First, open the detect_image2.py file, then click the Debug button on the left side of VSCode. Then the "create a launch.json file" screen appears as shown in the following figure.

<creating launch.json file>

Click "create a launch.json file" to display the Debug Configuration option. Here you select the option to debug the currently open Python file.

The following launch.json file will appear.

Since our Python code uses runtime parameters, we add an args entry to the launch.json file. And it's a good idea to specify the working directory where the code will run. The reason is that you open the human_pose.json file in the detect_image2.py file, and if you don't use an absolute path in your Python code, you need to specify the working directory to avoid an error.

<launch.json>

Now is the time to finally debug.

Set a breakpoint in the code you want to examine. To set it up, simply click next to the line number. Then a red dot appears.

<set breakpoint>

Once you have set the breakpoint, press the green triangle button to run the code.

If everything is OK, code execution will stop at that line as shown in the following figure. And the current values of variables are shown in real time on the left pane.

You can debug while moving in units of lines or functions by using the debugging button at the top of the VSCode screen. This is a great feature that can reduce your debugging time!
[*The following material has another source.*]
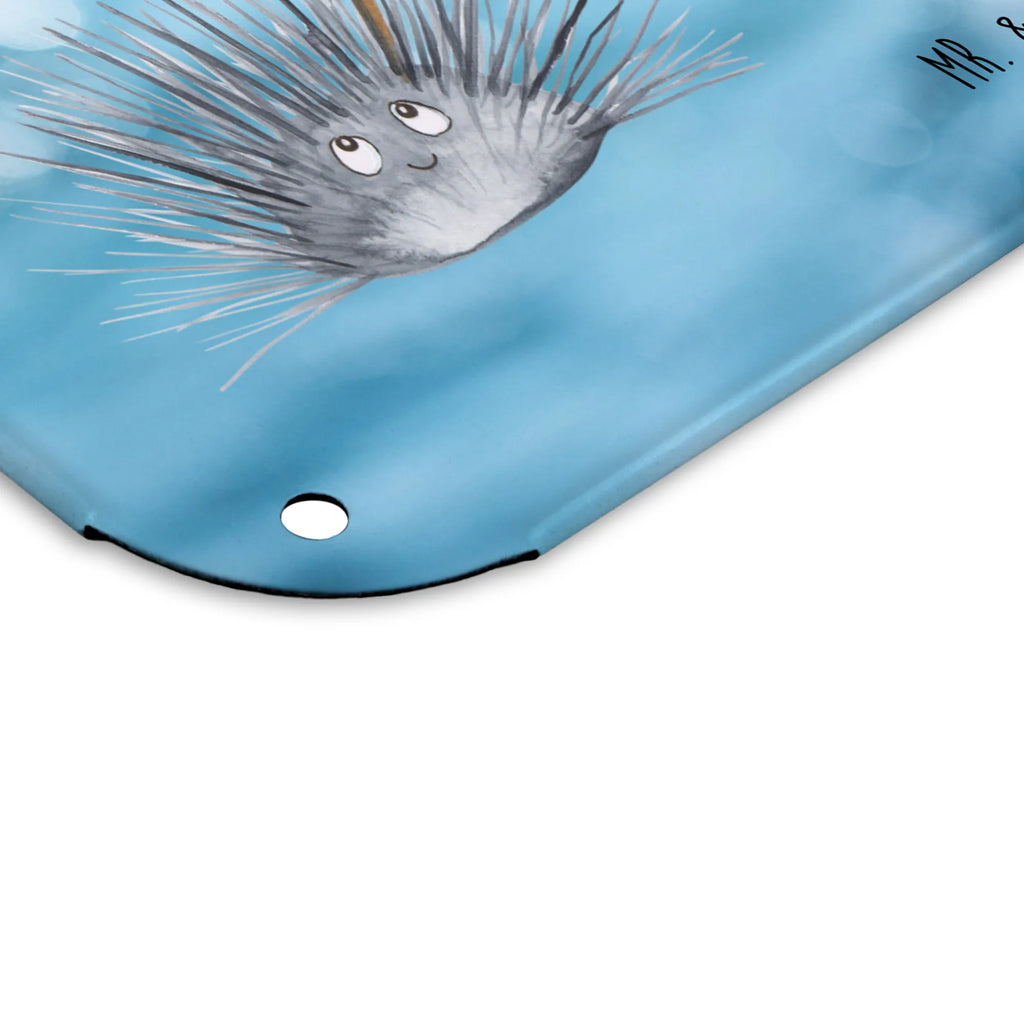 Spersonalizowany metalowy szyld ze zdjęciem Jeżowiec Spruchschild Mit Foto, Personalisierbares Blechschild Mit Foto, Blechschild Mit Wunschfoto, Blechschild Handgemacht Mit Foto, Dekoschild Metall Mit Foto, Nostalgieschild Mit Foto, Blechschild Für Freunde Mit Wunschfoto, Foto-Blechschild Für Zuhause, Blechschild Zum Hinstellen Mit Bild, Lustiges Blechschild Mit Foto, Türschild Mit Bild, Blechschild Für Garten Mit Foto, Vintage Blechschild Mit Wunschfoto, Metallschild Mit Foto, Blechschild Küche Mit Foto, Blechschild Zum Aufhängen Mit Foto, Design Blechschild Mit Bild, Blechschild Mit Foto, Retro Blechschild Mit Bild, Blechschild Für Männer Mit Foto, Blechschild Für Balkon Mit Wunschbild, Blechschild Mit Bild Und Namen, Wandschild Mit Foto, Blechschild Mit Fotodruck, Blechschild Für Frauen Mit Bild, Blechschild Mit Eigenem Bild, Metallschild Mit Wunschfoto, Personalisierte Wanddeko Aus Metall Mit Foto, Blechschild Wohnzimmer Mit Bild, Blechschild Als Geschenk Mit Bild, Meerestiere, Meer, Urlaub, Hier und Jetzt, Selbstakzeptanz, Seeigel, Achtsamkeit, Lebe, Selbstliebe, Leben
If you move the mouse cursor to the variable you want to investigate while proceeding the code line by line, you can check the value of the current variable in real time.

<Real-time variable value check using mouse cursor>

Measuring the confidence of trt_pose keypoints

Recently, there was someone who asked me if I could check the accuracy of the keypoints detected using trt_pose. Let's check if we can find the confidence value of the keypoint using the debugging function introduced in this article.

Since the confidence value will vary from keypoint to keypoint, if confidence value exists it will have to exist with the keypoint coordinates.

<keypoint value check>

Keypoint values are taken from the peaks variable. Examining these peaks values reveals that there are only two values. This value is a coordinate value indicating the location of the key point. Therefore, it can be seen that the confidence value of the keypoint is not currently provided by trt_pose.

Providing keypoint extraction threshold in trt_pose

The confidence value of the keypoint is unknown, but the threshold value can be provided when extracting the keypoints.

<ParseObjects check>

Examining parse_objects shows the values of cmap_threshold and link_threshold. These values are the threshold values used when extracting key points. Adjusting these values makes the keypoint extraction slightly different.

The default value of these thresholds is 0.1. You can easily see it by looking at the source code (https://github.com/NVIDIA-AI-IOT/trt_pose/blob/master/trt_pose/parse_objects.py).

Change these thresholds to 0.3, then test. The way to change the threshold is to provide this value as a parameter in the code that creates parse_objects.

Let's change the code as above and compare the created image files.

                          <threshold 0.1>                                                          <threshold 0.3>

At the threshold of 0.3, it can be seen that the keypoint is detected a little more strictly.

Wrapping up

I used VSCode to debug the Jetson series' trt_pose example on a remote computer. The method introduced in this article can be useful for all Python development such as tensorflow, pytorch, opencv, etc.